## 引用文:
毎日新聞−2001年(平成13年)04月16日(月)

もっとサイエンス

抗生物質 使い過ぎ是正へ
−学会のガイドラインまとまる−

 抗生物質の適正使用についてのガイドラインを、日本化学療法学会と日本感染症学会が合同でまとめ、3月に厚生労働省に報告書として提出した。同省が委託する医薬品適正使用事業として作ったもので、抗生物質の乱用に歯止めをかけるのが目的だ。2学会は6月ごろにも、報告書の概要版を市販して内容の普及を図るが、欧米などでは「不要」とされているケースで、使用を勧める記述が残るなどしており、批判も出ている。                                【高木 昭午】

耐性菌や、副作用の減少を…… それでも欧米と対応に差

 国内の抗生物質使用には以前から、「不要なものも多い」という指摘があった。化学療法学会の責任者として報告書をまとめた、東京慈恵医大第2内科の柴孝也教授は「明確なデータはないが日本では、人口がほぼ倍の米国に匹敵する抗生物質を使っているだろう」と推測する。実際、日本では抗生物質が効かない耐性菌が増えている。普通の抗生物質が効かないメチシリン耐性黄色ブドウ球菌(MRSA)は、大病院で患者から検出される黄色ブドウ球菌の6割前後に達し、米国の3〜4割、抗生物質使用に厳しい北欧の数%を上回る不要な薬は副作用の危険を増し、医療費の無駄にもなる
 中でも問題になってきたのが風邪への使用と外科手術の際の使用法だ。

## 記録の抜粋:

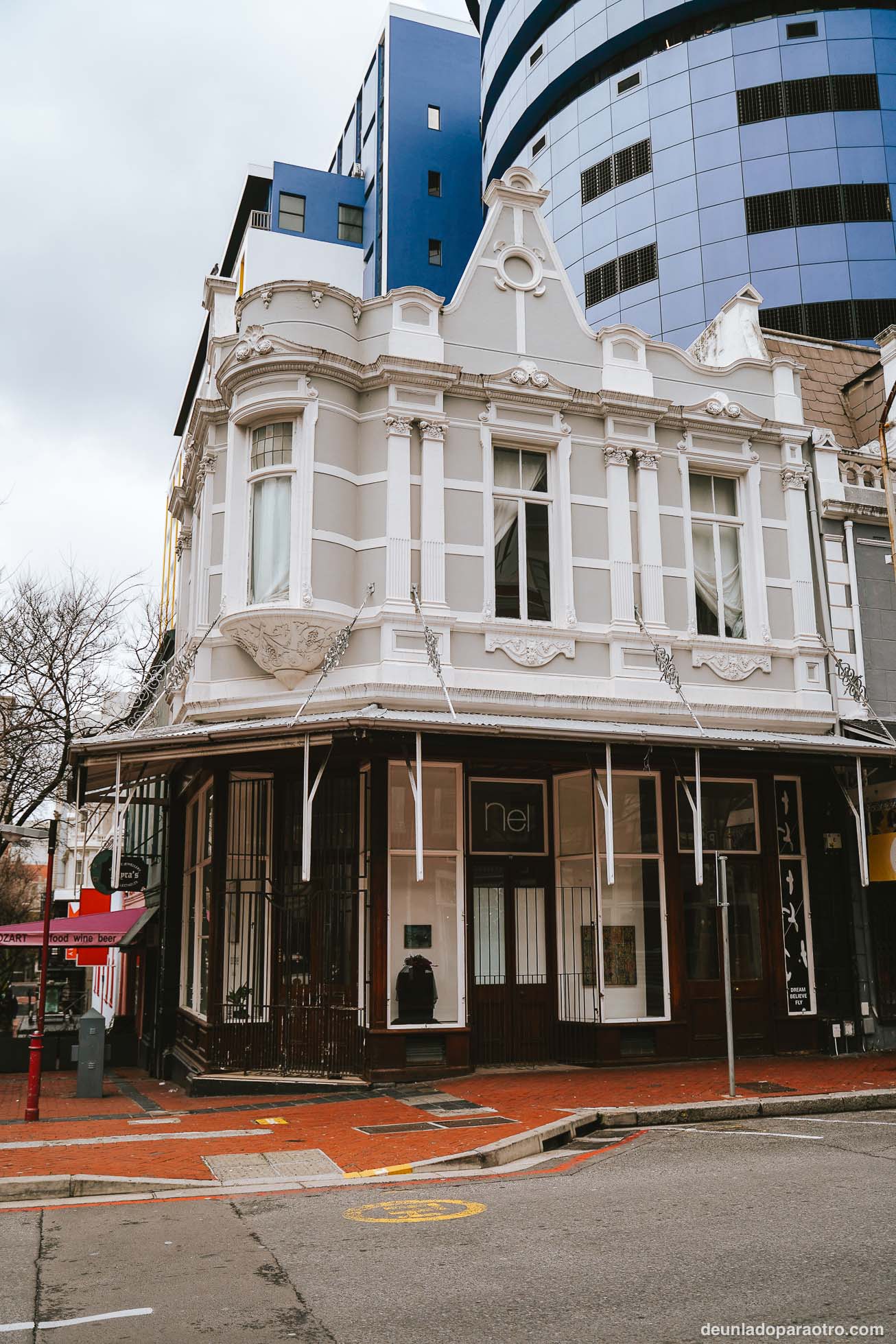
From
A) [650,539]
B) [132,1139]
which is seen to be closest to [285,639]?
[650,539]

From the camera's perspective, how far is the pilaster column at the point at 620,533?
648 inches

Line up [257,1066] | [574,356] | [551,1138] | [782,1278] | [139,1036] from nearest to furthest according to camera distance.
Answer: [782,1278]
[551,1138]
[257,1066]
[574,356]
[139,1036]

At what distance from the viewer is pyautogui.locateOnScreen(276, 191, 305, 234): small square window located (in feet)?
154

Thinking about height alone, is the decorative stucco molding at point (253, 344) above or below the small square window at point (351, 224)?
below

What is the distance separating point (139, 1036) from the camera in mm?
22703

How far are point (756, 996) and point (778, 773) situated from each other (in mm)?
3190

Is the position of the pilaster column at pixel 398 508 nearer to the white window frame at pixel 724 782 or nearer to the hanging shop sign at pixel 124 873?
the white window frame at pixel 724 782

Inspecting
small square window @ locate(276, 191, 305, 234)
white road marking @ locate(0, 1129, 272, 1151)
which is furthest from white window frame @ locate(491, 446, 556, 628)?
small square window @ locate(276, 191, 305, 234)

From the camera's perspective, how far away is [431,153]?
49125 mm

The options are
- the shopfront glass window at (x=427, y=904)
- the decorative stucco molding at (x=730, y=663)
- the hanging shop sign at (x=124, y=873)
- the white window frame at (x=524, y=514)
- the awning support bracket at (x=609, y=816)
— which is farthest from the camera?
the hanging shop sign at (x=124, y=873)

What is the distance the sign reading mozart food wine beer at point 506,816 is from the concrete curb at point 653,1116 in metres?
4.50

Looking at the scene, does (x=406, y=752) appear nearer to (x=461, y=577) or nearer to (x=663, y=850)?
(x=461, y=577)

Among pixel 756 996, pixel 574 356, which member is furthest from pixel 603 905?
pixel 574 356

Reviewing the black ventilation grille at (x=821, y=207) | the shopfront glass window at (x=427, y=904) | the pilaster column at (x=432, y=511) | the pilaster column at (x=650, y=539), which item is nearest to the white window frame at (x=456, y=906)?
the shopfront glass window at (x=427, y=904)
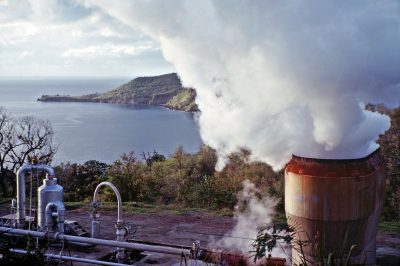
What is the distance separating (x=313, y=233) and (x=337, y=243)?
47 centimetres

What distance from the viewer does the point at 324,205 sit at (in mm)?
8336

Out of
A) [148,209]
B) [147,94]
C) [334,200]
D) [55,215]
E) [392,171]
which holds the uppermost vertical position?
[147,94]

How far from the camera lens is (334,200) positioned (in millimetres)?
8297

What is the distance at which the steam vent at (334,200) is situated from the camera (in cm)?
828

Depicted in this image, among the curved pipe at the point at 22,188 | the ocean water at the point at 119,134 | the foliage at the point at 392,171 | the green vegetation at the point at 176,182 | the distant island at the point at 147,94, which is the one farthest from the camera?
the distant island at the point at 147,94

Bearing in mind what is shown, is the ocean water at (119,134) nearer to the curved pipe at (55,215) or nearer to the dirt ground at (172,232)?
the dirt ground at (172,232)

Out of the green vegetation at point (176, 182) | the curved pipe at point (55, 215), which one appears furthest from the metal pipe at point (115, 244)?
the green vegetation at point (176, 182)

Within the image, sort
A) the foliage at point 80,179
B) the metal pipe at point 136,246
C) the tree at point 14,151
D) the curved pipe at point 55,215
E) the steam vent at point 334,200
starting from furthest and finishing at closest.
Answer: the tree at point 14,151
the foliage at point 80,179
the curved pipe at point 55,215
the metal pipe at point 136,246
the steam vent at point 334,200

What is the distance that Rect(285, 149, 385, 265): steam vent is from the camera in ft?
27.2

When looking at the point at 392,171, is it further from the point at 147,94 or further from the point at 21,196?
the point at 147,94

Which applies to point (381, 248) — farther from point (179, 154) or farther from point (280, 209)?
point (179, 154)

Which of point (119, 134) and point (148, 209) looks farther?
point (119, 134)

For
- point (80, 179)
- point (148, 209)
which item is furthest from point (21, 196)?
point (80, 179)

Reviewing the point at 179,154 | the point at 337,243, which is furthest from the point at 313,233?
the point at 179,154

## 問題:
抗生物質の記事の「国内の抗生物質使用には以前か」から「中でも問題になってきたのが風邪への使用と外科手術の際の使用法だ。」までを、「風邪」を「インフルエンザ」に変えて書き直すこと。

## 解答:
国内の抗生物質使用には以前から、「不要なものも多い」という指摘があった。化学療法学会の責任者として報告書をまとめた、東京慈恵医大第2内科の柴孝也教授は「明確なデータはないが日本では、人口がほぼ倍の米国に匹敵する抗生物質を使っているだろう」と推測する。実際、日本では抗生物質が効かない耐性菌が増えている。普通の抗生物質が効かないメチシリン耐性黄色ブドウ球菌(MRSA)は、大病院で患者から検出される黄色ブドウ球菌の6割前後に達し、米国の3〜4割、抗生物質使用に厳しい北欧の数%を上回る不要な薬は副作用の危険を増し、医療費の無駄にもなる
 中でも問題になってきたのがインフルエンザへの使用と外科手術の際の使用法だ。